Passage shown:
Egyptian al-Qaeda member (1965-2010

Ahmed Mohammed Hamed Ali (أحمد محمّد حامد علي) (c. 1965 – 2010) was an Egyptian national wanted by the United States government in connection with the 1998 United States embassy bombings in Dar es Salaam, Tanzania, and Nairobi.

==Aliases==

| Shuaib | شعيب |
| Abu Islam al-Surir | أبو إسلام أل-سورير |
| Ahmed the Egyptian | أحمد المصري |
| Ahmed Hemed | أحمد حمد |
| Hamed Ali | حامد علي |
| Ahmed Shieb | أحمد شعب |
| Abu Islam | أبو إسلام |
| Ahmed Mohammed Ali | أحمد محمّد علي |
| Ahmed Hamed | أحمد حامد |
| Ahmed Mohammed Abdurehman | احمد محمّد عبدالرحمن |
| Abu Khadiijah | أبو خديجة |
| Abu Fatima | أبو فاطمة |
| Ahmad al-Masri | حمد ال-مصري |

==Life before the bombings==
It is thought that, before becoming an accomplice in bombing various American embassies, Ali worked in the field of agriculture, with formal training in the industry. American Homeland Security officials considered Ali an operative of al-Qaeda. Ali had been part of an al Qaeda cell operating in Somalia in the early 1990s that provided training to Somali tribesmen who attacked U.S. forces in that country, according to his indictment. Ali lived in Kenya until fleeing the country on August 2, 1998. He located himself in Karachi, Pakistan until the bombings on August 7, 1998.

==Indicted for the 1998 American embassy bombings==
Ali was indicted for his suspected role in the 1998 United States embassy bombings by a grand jury in the United States District Court for the Southern District of New York. The United States Government's Rewards for Justice program had offered a 5 million US dollar reward for information directly leading to the capture of Hamed Ali.

On October 10, 2001, he was placed on the initial list of the FBI's top 22 Most Wanted Terrorists. He served as al-Qaeda's chief of paramilitary operations for Afghanistan.

==Death==
The National Counterterrorism Center reported on February 21, 2011 that Ali was killed in a drone strike in Pakistan in 2010. By May 2012, Ali was no longer listed as a wanted terrorist by either Rewards for Justice or the FBI.

Provided records:
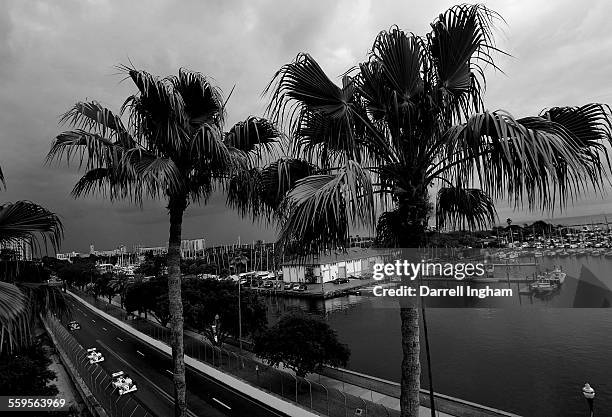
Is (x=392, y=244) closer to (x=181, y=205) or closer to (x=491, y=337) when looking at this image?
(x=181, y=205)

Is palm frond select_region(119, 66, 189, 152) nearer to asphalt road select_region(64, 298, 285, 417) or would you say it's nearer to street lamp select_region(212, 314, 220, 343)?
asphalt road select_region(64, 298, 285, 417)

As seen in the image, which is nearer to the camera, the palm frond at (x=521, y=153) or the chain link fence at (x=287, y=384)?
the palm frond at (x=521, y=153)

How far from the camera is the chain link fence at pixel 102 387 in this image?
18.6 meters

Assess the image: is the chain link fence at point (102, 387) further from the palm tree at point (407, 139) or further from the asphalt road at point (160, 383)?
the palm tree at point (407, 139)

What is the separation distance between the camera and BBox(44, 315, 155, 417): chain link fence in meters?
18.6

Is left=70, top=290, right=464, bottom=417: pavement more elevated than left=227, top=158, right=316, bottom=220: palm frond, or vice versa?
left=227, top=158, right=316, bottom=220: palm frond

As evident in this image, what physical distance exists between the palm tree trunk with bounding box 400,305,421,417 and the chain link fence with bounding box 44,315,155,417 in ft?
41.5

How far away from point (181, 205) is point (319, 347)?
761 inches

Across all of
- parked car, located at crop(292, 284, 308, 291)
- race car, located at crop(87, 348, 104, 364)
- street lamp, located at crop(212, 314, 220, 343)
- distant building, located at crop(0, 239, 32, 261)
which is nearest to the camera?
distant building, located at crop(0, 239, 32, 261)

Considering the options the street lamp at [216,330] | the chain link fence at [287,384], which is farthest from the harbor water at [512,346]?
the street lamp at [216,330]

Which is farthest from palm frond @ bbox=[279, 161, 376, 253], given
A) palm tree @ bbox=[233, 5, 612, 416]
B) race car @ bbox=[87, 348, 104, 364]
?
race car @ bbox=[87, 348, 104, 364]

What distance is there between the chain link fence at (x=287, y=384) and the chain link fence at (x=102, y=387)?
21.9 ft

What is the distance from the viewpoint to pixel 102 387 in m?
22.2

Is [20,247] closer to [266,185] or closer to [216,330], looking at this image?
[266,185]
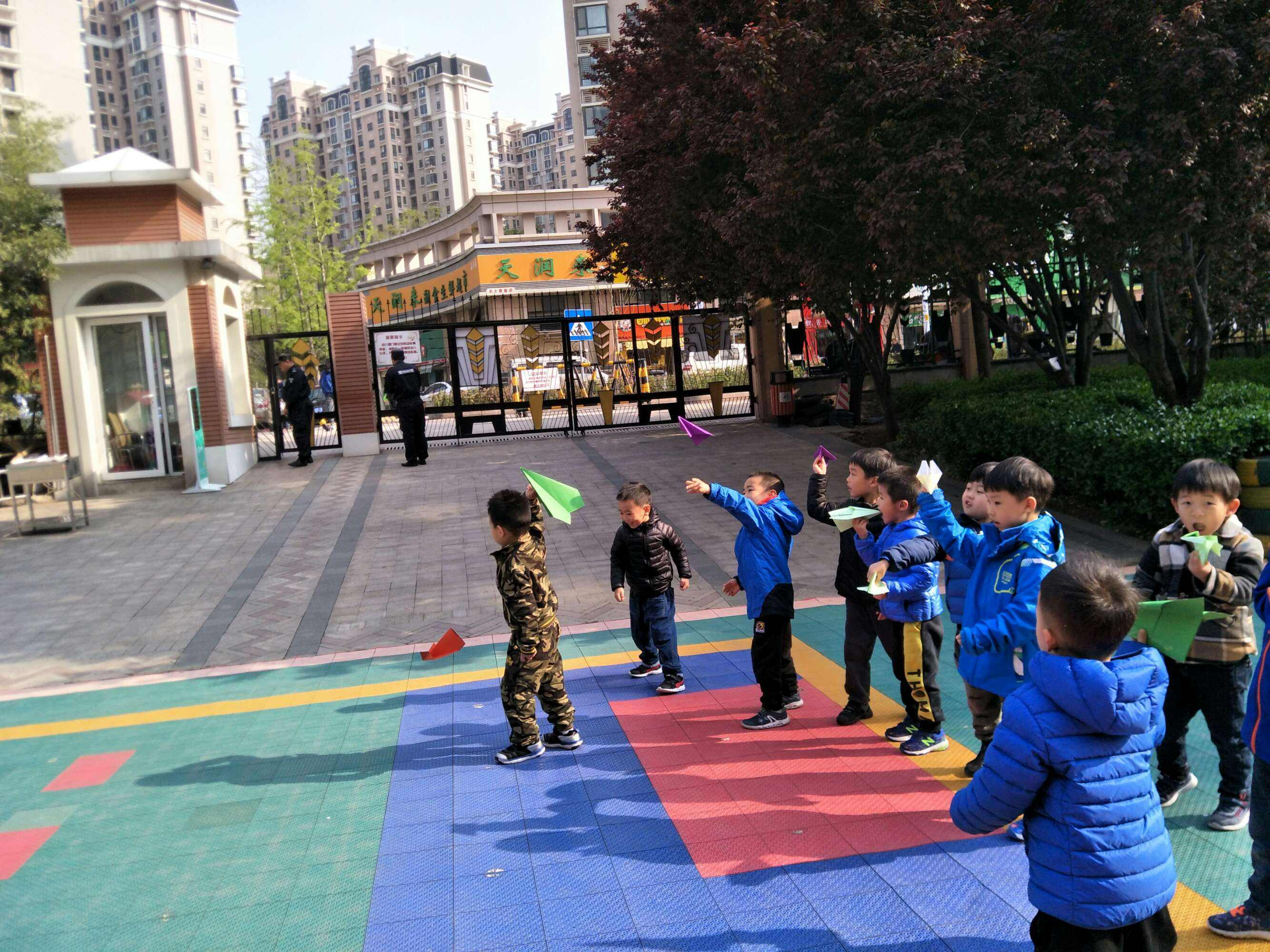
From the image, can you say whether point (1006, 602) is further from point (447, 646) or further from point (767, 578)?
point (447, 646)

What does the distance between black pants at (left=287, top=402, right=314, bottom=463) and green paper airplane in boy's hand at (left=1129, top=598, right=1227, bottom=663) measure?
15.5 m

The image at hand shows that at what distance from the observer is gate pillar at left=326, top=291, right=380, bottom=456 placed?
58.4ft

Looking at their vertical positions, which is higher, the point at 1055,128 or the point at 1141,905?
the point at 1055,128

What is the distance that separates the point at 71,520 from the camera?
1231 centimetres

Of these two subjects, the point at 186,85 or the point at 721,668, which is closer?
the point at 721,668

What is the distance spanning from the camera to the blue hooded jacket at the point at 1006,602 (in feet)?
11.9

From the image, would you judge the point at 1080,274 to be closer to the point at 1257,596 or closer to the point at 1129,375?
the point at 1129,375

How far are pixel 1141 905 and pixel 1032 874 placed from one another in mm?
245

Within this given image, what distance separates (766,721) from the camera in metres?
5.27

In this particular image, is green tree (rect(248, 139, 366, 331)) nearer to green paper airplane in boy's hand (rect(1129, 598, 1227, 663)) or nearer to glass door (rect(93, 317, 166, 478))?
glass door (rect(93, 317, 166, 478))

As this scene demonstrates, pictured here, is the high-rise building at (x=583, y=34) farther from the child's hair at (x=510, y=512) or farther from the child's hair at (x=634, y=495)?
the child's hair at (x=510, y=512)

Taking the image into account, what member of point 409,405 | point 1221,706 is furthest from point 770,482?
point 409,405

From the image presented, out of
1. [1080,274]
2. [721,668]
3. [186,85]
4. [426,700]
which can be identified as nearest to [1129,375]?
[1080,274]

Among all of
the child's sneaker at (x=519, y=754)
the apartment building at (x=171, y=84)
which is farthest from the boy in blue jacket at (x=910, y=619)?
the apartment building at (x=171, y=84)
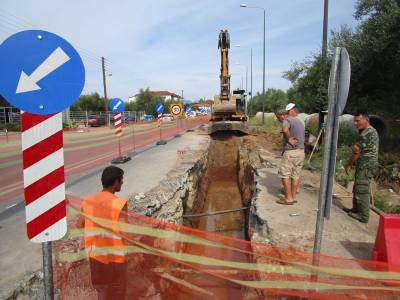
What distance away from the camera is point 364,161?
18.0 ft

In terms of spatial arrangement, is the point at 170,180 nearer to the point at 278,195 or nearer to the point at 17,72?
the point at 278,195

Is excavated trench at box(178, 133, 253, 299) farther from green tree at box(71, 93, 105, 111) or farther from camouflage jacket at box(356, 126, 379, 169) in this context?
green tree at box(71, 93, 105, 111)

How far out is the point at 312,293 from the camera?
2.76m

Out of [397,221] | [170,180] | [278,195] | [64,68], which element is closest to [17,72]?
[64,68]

Exercise: Revise the stretch of the Ahmed Mohammed Hamed Ali biography from "On October 10, 2001, he" through "or the FBI.", putting "missile strike" in place of "drone strike".

Task output:
On October 10, 2001, he was placed on the initial list of the FBI's top 22 Most Wanted Terrorists. He served as al-Qaeda's chief of paramilitary operations for Afghanistan.

==Death==
The National Counterterrorism Center reported on February 21, 2011 that Ali was killed in a missile strike in Pakistan in 2010. By May 2012, Ali was no longer listed as a wanted terrorist by either Rewards for Justice or the FBI.